Once the pictures are removed, restate the data below word for word.

(DATASET)

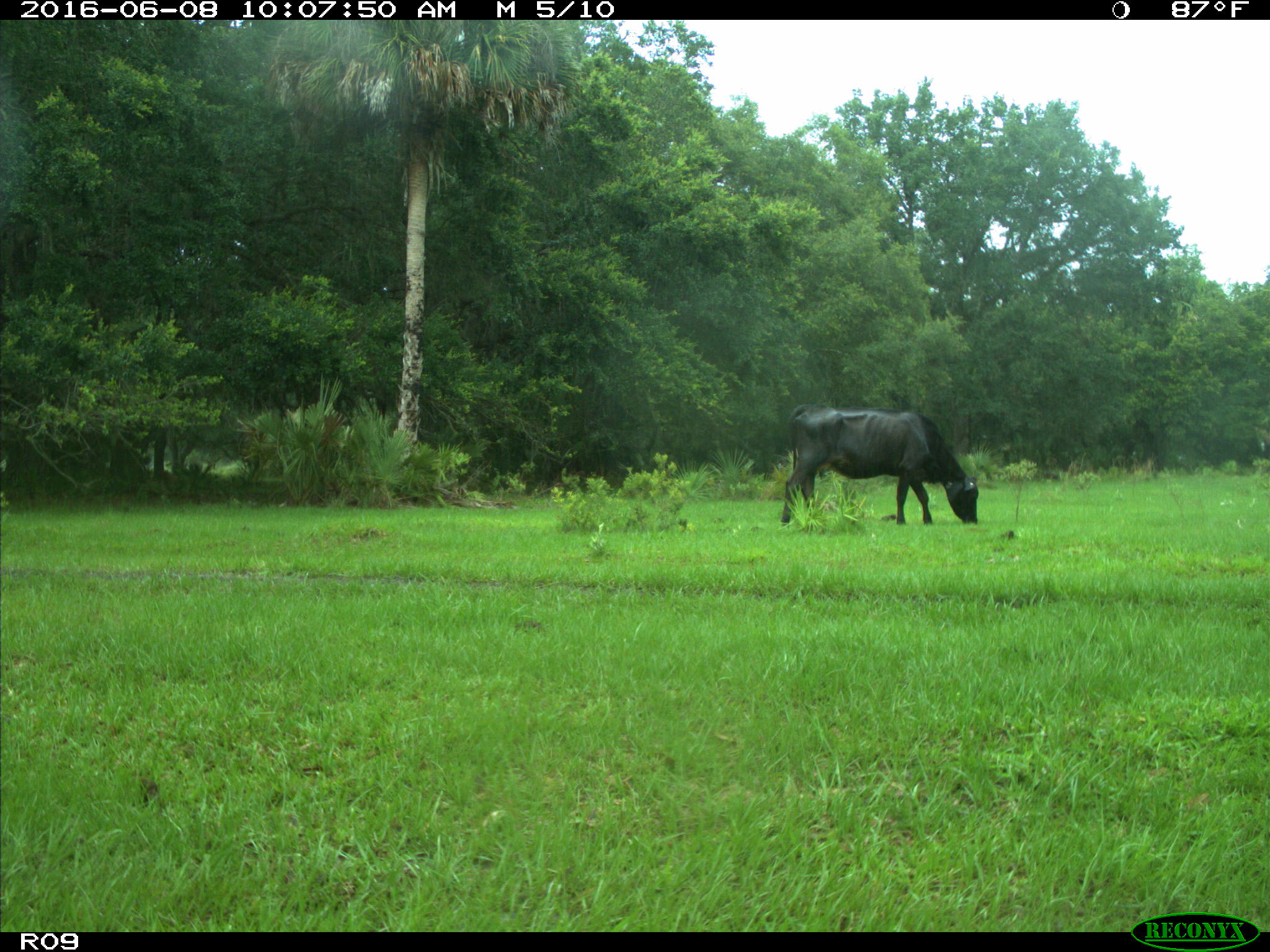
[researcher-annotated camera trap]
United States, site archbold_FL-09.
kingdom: Animalia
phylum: Chordata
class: Mammalia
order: Artiodactyla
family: Bovidae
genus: Bos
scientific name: Bos taurus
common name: domestic cow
Bos taurus (domestic cow).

(End DATASET)

SOLUTION FOR THIS EXERCISE:
[researcher-annotated camera trap]
United States, site archbold_FL-09.
kingdom: Animalia
phylum: Chordata
class: Mammalia
order: Artiodactyla
family: Bovidae
genus: Bos
scientific name: Bos taurus
common name: domestic cow
Bos taurus (domestic cow).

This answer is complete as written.